Волков довольно долго молчал, потом спросил:
-- У вас все?
-- Нет, -- сказал Голубков. -- В свете создавшейся ситуации у меня два вопроса. Первый. Как я понимаю, в интересах Управления необходимо срочно организовать поиски виновников взрыва. По горячим следам. К сожалению, я засвечен и не могу взять на себя эту работу.
-- Об этом не может быть и речи. Этим займутся другие люди.
"Ага, займутся, -- хмыкнул про себя Голубков. -- Прямо кинутся!.."
-- Второй вопрос, -- продолжал он. -- Что делать с командой Пастухова? Поскольку Назаров погиб, действие их контракта автоматически прекращается. Оставаться в "Трех оливах" им нельзя, они могут попасть в круг расследования. Как свидетели. Это чревато непредсказуемыми последствиями. Должен ли я приказать им от вашего имени, чтобы они немедленно возвращались в Москву?
-- Да, -- тотчас ответил Волков. -- Тем маршрутом, который был определен в разработке,
Голубков понимал, что следующий вопрос, который он был намерен задать, вызовет у Волкова разлитие желчи. Но не задать он его не мог, так как ответ мог быть чрезвычайно важным.
И Голубков спросил -- невинно, на голубом глазу:
-- Какой смысл? Пусть просто сядут на самолет. И через четыре часа будут дома.
Он на мгновение представил, какой груз спадет с его плеч, если Волков скажет: "Конечно, вы правы. Это проще всего. Пусть так и сделают".
Но Волков произнес совсем другое -- ледяным, начальственно-раздраженным тоном:
-- Ваша привычка обсуждать приказы просто возмутительна! Немедленно сообщите Пастухову о моем решении. Ваша задача остается прежней: проконтролировать их прибытие в Нови Двор и доложить. Выполняйте, полковник!
И прервал связь.
Голубков повесил трубку и выгреб сдачу, которую в специальный металлический кармашек высыпал автомат. Умные здесь таксофоны. И честные. Сдачу дают с точностью до копейки. Вместо московских продавцов поставить бы такие автоматы!
"Слушаюсь, товарищ генерал-лейтенант".
"Так точно, товарищ генерал-лейтенант".
"Вас понял, товарищ генерал-лейтенант".
Да, понял. И гораздо больше, чем Волков мог даже вообразить.

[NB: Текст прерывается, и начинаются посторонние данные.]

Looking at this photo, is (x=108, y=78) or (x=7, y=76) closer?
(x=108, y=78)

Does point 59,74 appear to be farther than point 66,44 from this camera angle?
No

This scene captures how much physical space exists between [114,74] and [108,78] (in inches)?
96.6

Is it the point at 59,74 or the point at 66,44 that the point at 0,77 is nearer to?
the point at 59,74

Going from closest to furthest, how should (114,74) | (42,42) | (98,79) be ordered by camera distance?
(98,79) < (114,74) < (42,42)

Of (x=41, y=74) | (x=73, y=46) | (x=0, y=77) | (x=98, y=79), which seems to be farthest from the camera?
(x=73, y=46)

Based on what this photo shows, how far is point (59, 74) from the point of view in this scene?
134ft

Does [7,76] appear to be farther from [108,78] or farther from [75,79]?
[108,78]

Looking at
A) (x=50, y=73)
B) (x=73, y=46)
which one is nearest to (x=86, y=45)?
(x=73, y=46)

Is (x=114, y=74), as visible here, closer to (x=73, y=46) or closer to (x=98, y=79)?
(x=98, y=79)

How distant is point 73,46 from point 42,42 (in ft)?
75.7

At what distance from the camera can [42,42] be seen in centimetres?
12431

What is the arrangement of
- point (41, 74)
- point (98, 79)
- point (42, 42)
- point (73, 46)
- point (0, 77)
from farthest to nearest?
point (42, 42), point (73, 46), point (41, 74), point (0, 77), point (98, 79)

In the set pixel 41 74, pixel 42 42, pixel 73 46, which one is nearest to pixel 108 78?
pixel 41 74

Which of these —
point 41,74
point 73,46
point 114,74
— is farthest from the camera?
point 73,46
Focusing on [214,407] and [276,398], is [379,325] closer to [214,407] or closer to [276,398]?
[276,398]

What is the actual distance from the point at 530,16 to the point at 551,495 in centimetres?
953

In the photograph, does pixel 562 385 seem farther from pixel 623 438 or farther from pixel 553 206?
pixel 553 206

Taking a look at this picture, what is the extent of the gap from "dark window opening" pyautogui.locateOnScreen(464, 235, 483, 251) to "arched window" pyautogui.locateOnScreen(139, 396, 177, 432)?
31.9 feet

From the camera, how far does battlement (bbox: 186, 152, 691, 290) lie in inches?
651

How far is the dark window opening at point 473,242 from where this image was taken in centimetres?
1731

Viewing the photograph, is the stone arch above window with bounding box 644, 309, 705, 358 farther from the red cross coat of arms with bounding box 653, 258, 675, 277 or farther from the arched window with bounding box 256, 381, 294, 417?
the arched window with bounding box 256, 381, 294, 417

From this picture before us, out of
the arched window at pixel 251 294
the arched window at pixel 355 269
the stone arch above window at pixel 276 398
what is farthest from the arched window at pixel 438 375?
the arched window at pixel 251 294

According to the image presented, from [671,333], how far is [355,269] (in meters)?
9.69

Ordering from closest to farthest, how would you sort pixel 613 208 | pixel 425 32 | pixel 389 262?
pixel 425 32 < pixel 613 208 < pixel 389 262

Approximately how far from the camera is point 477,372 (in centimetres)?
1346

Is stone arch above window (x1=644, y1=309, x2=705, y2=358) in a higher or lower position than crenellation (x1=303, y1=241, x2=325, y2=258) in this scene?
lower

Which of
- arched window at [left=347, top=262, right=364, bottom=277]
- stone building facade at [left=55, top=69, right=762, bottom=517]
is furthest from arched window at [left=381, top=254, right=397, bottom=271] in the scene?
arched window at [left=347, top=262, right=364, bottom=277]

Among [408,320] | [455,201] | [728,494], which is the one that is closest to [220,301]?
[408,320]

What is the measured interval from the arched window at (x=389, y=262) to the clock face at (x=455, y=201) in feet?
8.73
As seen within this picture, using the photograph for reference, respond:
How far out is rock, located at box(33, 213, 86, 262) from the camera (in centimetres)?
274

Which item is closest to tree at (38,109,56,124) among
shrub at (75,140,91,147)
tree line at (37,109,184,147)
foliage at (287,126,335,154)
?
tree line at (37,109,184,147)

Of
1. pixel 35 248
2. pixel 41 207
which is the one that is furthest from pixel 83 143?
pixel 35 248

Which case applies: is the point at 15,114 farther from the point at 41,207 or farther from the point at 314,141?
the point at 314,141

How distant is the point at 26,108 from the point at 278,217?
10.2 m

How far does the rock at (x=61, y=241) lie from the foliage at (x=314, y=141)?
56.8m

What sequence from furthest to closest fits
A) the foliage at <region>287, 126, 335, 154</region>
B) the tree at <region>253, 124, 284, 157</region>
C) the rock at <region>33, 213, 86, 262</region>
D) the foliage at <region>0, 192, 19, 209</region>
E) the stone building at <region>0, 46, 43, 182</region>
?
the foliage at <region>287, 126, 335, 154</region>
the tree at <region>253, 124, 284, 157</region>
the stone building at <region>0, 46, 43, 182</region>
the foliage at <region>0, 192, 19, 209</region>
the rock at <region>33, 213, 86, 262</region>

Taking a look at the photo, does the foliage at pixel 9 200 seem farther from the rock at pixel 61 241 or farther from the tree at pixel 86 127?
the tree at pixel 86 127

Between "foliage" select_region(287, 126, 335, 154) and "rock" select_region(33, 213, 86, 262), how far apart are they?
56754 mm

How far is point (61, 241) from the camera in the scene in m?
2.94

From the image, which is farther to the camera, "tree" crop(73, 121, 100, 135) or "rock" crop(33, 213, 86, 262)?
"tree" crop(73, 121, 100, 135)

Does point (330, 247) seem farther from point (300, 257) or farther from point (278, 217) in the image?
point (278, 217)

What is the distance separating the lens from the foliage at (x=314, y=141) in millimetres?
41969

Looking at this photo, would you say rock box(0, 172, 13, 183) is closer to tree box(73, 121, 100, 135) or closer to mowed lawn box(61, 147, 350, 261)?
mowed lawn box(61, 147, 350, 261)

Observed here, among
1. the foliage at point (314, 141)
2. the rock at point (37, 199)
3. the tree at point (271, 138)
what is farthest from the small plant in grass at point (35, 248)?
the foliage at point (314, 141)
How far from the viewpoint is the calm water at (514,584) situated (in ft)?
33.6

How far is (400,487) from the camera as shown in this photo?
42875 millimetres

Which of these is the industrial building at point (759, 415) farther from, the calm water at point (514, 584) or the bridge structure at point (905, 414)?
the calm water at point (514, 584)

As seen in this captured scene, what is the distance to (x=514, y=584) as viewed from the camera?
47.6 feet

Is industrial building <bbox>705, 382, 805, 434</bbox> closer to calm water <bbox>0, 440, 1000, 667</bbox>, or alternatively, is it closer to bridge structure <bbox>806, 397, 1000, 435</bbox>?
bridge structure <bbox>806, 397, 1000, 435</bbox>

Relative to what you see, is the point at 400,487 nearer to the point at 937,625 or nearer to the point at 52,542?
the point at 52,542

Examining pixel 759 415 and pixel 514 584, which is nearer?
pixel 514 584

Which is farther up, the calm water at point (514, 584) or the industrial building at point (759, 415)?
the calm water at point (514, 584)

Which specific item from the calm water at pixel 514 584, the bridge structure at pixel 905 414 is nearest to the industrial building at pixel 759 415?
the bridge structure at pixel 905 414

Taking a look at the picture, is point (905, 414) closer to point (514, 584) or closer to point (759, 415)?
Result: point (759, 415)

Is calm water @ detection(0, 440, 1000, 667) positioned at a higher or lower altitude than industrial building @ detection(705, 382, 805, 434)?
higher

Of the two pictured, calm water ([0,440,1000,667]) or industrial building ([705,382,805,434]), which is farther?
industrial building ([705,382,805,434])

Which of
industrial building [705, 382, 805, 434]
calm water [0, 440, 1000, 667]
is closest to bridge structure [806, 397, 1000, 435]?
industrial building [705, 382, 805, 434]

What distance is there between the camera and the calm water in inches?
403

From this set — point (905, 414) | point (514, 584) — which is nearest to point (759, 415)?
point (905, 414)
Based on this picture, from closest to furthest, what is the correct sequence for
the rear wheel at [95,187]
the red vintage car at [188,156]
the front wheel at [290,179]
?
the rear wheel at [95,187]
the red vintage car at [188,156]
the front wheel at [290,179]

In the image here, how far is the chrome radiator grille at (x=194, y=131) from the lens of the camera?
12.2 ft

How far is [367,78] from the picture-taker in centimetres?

С Назаровым или без Назарова, но ребят ждут на польско-белорусской границе. Почему -- неизвестно. Зато известно -- зачем.
А это было гораздо важней.
Голубков спустился в порт, нашел диспетчерскую и долго выяснял, может ли он отправить радиограмму одному из пассажиров на борту парома, идущего в Стамбул. В Ларнаке почти все торговцы, кто лучше, кто хуже, но говорили по-русски, даже на турецких харчевнях красовались надписи: "Русски борч". Но до диспетчерской порта русская волна еще не дошла. Когда наконец с грехом пополам выяснилось, что радиограмму послать можно, возникла новая трудность: на каком языке? На русском латинскими буквами? Но радист и смотреть на листок не стал: не понимаю и не хочу понимать. В обсуждении, как выйти из положения, приняли участие человек десять служащих, не загруженных работой в этот поздний ночной час. Причем обсуждали они это с азартом футбольных болельщиков, едва ли не вцепляясь друг другу в усы. И в конце концов кого-то озарило: "Факс!" Проблема была решена.
Голубков присел в углу диспетчерской и долго, снимая испорченные листки, сочинял текст. Имя адресата -- Сергей Пастухов -- он вывел крупными латинскими буквами. Поймут. А дальше написал:
"Дорогой Сережа! Пишет тебе твой дядя Костя Голубков. У нас печальные новости. Сгорел дом наших соседей, говорят, из-за взрыва газа в подвале или еще чего. Все, кто были в доме, погибли. В том числе и дядя Аркадий, о нем я уже отбил телеграмму в Москву. Так что встретит вас не сосед, а другой человек. Ты его должен помнить, он будет ждать тебя на дороге возле нового двора, а звать его скорее всего Иса Мадуев. Твой дядя Костя".
И уже в отеле, добравшись наконец до постели и удобно пристроив на подушке ноющее от ушиба плечо, Голубков вдруг подумал: все, что он сделал, имеет вышедшее из повседневного употребления, но точное название -государственная измена.